Its performance depends on several factors:

  • Tool quality — If the search tool returns biased, incomplete, or low-quality results, the final answer will reflect those issues.
  • Query quality — Weak or overly broad search queries lead to weak evidence.
  • Latency and cost — External research requires additional model calls and tool execution time.
  • Iteration control — Without clear limits, the research and revision loop can run longer than necessary.

Reflexion improves factual accuracy, but it makes the system more complex.

It replaces a simple internal loop with a workflow that depends on external tools.

As a result, the system’s reliability depends on the quality and relevance of the evidence it retrieves.

Transition to ReAct

Reflexion improves answers by separating the process into clear steps: draft, research, and revise.

This works well when the workflow can be divided in advance.

However, not all tasks follow a fixed sequence.

In some problems, reasoning and action need to happen together.
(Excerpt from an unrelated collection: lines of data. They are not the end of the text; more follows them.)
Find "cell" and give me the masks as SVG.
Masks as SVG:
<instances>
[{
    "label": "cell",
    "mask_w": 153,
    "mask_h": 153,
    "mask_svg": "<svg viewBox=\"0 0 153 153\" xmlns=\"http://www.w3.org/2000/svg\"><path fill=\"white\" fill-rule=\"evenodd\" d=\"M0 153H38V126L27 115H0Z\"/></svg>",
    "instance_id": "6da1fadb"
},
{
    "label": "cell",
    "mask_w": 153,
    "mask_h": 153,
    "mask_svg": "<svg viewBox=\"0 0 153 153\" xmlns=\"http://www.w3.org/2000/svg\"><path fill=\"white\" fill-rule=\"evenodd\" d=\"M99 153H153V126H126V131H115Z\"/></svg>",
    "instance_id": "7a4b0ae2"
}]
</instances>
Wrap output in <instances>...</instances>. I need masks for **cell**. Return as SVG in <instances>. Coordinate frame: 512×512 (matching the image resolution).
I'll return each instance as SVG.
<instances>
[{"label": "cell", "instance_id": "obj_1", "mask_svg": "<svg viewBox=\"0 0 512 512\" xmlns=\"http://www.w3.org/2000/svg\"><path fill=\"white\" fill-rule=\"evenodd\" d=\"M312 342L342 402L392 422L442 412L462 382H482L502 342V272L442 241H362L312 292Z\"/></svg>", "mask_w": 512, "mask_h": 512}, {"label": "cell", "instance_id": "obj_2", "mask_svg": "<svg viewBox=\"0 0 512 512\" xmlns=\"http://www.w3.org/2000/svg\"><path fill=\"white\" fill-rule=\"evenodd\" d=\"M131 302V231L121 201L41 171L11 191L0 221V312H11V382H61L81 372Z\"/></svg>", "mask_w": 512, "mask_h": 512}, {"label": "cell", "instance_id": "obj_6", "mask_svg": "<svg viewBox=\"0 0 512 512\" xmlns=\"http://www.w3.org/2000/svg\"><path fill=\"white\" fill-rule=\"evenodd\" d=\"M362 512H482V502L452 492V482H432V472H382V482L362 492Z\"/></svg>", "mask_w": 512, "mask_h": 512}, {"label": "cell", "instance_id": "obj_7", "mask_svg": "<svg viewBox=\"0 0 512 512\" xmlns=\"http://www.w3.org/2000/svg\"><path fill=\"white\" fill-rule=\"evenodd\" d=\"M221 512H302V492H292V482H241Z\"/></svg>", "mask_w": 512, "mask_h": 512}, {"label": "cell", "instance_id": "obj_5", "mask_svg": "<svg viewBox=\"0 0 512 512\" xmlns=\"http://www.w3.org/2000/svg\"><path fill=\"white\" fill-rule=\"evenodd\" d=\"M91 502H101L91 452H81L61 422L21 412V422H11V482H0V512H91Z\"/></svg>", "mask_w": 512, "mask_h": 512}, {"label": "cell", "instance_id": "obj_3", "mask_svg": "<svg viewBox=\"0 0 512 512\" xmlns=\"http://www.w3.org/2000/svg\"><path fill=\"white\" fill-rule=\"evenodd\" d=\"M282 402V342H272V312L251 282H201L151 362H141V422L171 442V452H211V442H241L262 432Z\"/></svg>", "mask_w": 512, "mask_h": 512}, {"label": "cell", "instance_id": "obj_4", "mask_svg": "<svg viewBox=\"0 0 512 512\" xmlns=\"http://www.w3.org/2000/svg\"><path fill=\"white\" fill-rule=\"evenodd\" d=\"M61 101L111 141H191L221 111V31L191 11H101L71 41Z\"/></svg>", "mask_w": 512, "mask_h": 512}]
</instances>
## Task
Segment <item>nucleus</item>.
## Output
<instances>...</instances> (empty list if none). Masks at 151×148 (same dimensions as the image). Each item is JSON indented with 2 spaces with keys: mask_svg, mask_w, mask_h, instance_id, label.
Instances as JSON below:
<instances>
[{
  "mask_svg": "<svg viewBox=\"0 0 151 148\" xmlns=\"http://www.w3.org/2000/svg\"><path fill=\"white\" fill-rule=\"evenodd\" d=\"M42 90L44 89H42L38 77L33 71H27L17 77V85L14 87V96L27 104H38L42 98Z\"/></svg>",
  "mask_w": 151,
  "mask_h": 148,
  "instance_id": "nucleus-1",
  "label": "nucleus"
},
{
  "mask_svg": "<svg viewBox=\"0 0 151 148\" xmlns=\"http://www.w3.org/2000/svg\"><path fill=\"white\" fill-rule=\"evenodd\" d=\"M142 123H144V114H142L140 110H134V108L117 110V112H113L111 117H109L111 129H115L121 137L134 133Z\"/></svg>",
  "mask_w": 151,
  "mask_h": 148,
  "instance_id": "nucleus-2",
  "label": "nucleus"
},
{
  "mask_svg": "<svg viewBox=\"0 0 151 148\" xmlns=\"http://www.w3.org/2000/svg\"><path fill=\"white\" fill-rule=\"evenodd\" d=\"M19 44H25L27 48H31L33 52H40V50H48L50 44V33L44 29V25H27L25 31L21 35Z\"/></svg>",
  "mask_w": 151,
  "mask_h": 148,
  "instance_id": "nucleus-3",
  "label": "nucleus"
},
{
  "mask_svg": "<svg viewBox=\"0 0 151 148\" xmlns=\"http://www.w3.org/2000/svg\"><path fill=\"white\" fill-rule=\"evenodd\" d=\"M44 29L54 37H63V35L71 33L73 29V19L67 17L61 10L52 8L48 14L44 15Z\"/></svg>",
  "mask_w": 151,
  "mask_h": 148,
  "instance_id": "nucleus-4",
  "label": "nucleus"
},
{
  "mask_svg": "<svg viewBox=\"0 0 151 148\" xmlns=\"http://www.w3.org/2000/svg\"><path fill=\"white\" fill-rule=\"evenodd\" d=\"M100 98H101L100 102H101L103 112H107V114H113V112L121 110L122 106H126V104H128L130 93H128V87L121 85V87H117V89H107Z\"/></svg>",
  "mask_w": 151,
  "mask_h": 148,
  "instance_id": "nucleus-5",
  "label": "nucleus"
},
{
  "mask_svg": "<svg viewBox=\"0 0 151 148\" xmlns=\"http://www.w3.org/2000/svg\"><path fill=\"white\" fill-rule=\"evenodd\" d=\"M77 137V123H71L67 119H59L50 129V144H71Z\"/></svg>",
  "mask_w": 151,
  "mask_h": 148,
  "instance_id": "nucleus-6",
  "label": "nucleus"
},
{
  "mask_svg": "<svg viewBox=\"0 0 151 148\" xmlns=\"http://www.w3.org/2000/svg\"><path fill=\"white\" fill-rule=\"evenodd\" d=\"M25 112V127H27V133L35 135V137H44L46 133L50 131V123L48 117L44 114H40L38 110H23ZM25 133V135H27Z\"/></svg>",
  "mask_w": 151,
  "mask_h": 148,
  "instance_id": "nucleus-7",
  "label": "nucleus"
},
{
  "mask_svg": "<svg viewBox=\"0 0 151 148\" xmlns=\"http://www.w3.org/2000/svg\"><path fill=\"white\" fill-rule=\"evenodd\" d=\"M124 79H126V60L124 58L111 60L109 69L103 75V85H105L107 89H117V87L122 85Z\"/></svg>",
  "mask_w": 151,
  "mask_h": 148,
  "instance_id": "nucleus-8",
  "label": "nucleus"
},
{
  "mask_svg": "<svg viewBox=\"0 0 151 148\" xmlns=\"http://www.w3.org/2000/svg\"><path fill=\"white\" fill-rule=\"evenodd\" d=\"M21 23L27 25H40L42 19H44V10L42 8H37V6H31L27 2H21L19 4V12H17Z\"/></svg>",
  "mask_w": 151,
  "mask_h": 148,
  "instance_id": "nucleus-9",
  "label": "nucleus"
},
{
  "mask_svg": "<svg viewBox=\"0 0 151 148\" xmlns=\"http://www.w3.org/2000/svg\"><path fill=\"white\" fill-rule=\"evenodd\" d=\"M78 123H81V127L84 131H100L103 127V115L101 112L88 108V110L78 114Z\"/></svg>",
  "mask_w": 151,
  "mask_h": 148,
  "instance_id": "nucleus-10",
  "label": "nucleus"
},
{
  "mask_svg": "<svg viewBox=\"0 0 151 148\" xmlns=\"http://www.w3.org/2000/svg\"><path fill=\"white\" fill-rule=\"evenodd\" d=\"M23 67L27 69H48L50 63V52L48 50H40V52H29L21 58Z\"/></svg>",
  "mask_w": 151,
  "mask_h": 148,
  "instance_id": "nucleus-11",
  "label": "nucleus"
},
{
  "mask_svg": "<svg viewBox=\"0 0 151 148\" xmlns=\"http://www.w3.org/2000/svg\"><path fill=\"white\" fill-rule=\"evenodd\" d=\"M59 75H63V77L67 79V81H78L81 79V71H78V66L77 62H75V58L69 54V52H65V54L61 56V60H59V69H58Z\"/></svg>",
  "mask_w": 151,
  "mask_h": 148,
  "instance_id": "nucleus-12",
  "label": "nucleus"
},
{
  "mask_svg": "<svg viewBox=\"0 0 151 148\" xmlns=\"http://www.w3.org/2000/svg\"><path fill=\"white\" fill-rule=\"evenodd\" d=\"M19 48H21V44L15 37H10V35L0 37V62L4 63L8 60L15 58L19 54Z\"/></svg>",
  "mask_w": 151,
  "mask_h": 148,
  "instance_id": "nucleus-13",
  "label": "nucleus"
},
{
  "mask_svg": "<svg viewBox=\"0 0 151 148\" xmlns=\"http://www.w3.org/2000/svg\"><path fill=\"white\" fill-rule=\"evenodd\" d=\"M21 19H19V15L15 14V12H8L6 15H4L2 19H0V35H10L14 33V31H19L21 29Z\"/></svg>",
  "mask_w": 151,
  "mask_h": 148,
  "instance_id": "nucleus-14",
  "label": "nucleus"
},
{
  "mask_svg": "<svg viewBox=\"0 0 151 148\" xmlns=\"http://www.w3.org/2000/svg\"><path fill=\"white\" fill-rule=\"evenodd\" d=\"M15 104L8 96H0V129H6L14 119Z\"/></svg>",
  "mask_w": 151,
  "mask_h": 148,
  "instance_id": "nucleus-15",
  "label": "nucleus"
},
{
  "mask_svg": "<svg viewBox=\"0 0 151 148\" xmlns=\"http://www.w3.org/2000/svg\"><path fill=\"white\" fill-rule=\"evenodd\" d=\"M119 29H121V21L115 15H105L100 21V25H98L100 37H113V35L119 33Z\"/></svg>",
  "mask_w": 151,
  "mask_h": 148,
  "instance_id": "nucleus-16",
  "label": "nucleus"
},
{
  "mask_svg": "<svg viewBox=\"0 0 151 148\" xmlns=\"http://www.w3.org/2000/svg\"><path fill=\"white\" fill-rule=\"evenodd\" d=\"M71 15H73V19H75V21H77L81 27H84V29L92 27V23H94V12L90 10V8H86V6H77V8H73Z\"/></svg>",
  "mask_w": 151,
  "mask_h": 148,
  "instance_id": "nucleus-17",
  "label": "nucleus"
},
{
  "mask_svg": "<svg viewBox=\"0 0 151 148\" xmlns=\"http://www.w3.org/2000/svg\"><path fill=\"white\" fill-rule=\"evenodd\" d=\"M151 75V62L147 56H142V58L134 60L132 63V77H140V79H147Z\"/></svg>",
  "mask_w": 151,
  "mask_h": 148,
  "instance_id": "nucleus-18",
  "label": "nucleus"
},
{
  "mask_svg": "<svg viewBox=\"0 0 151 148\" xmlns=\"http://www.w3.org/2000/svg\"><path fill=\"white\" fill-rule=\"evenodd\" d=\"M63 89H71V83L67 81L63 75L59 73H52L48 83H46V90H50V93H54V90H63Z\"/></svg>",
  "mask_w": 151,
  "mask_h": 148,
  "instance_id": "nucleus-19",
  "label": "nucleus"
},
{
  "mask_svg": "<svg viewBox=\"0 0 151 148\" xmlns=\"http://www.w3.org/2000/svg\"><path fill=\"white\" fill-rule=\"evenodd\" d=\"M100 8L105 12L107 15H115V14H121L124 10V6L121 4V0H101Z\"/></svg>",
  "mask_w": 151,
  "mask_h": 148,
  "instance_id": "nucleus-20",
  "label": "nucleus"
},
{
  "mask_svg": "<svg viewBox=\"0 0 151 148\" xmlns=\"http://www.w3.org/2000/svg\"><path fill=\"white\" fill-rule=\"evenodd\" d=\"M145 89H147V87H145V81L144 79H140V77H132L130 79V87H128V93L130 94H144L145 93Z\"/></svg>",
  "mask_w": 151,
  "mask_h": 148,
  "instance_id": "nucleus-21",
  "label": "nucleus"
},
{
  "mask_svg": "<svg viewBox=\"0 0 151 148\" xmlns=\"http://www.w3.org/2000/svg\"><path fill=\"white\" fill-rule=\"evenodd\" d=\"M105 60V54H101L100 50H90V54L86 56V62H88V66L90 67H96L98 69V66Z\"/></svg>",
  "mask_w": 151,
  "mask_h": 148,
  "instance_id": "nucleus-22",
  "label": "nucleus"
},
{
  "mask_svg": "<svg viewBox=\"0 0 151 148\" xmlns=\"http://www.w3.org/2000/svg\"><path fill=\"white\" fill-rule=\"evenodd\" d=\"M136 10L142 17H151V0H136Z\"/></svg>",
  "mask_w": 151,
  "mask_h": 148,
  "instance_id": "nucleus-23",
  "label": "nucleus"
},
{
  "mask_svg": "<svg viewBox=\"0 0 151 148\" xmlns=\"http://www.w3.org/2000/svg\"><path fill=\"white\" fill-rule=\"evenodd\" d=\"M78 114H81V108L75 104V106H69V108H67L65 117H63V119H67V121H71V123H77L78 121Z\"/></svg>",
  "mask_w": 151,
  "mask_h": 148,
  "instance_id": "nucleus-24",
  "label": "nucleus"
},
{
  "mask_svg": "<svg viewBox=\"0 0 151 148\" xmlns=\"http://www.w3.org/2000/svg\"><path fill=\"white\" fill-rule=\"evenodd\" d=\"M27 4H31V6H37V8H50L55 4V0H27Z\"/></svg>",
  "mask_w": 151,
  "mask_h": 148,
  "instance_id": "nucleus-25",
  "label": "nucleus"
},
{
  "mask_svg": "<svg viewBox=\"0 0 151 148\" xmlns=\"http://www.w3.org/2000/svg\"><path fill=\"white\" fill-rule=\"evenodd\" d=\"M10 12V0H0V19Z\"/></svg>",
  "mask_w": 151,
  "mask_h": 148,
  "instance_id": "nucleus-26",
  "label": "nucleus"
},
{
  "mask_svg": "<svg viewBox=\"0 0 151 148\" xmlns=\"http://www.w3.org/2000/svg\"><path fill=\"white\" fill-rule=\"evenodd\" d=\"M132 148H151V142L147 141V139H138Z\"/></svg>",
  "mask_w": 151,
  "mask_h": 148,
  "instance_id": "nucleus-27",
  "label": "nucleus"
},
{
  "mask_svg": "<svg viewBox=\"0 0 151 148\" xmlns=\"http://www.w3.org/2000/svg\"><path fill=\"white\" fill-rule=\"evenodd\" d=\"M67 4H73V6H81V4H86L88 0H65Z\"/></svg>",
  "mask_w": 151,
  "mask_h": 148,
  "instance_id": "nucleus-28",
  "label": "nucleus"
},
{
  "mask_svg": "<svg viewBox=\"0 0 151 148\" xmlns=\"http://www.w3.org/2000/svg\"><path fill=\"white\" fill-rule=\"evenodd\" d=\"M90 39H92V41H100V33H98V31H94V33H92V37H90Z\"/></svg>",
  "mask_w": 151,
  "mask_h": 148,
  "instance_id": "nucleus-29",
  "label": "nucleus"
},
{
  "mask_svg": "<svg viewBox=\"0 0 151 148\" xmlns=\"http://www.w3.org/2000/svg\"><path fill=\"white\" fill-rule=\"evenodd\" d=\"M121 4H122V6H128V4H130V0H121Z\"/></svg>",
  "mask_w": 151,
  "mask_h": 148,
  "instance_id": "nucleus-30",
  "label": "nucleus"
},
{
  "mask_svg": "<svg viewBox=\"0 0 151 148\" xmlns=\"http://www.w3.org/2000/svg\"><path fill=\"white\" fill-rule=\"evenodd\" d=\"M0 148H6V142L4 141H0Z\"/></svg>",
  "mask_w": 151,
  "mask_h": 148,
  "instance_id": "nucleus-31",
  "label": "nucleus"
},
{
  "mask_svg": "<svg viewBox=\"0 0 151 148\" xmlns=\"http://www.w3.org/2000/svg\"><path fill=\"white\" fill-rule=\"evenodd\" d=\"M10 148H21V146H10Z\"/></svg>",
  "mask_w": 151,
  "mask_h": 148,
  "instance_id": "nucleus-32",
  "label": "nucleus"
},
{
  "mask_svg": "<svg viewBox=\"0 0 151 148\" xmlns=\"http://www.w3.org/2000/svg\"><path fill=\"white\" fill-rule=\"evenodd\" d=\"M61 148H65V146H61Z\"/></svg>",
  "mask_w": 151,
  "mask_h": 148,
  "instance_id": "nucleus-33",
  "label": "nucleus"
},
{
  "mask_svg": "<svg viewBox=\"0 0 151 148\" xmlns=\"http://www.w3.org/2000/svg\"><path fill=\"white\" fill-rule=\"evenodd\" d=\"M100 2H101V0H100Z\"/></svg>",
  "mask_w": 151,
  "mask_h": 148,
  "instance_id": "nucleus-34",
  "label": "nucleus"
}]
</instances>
A decision may change what should be searched next. A tool result may change what the system should reason about next. The steps cannot always be defined before execution starts.

When the number of steps is unknown, separating the process into fixed phases can become limiting.

In those cases, the system needs to reason and act incrementally, letting each observation influence the next step.

In the next article, we examine ReAct — a pattern where reasoning and tool use are interleaved instead of separated into phases.

Reflection focuses on improving reasoning.
Reflexion adds research when needed.
ReAct combines reasoning and action step by step.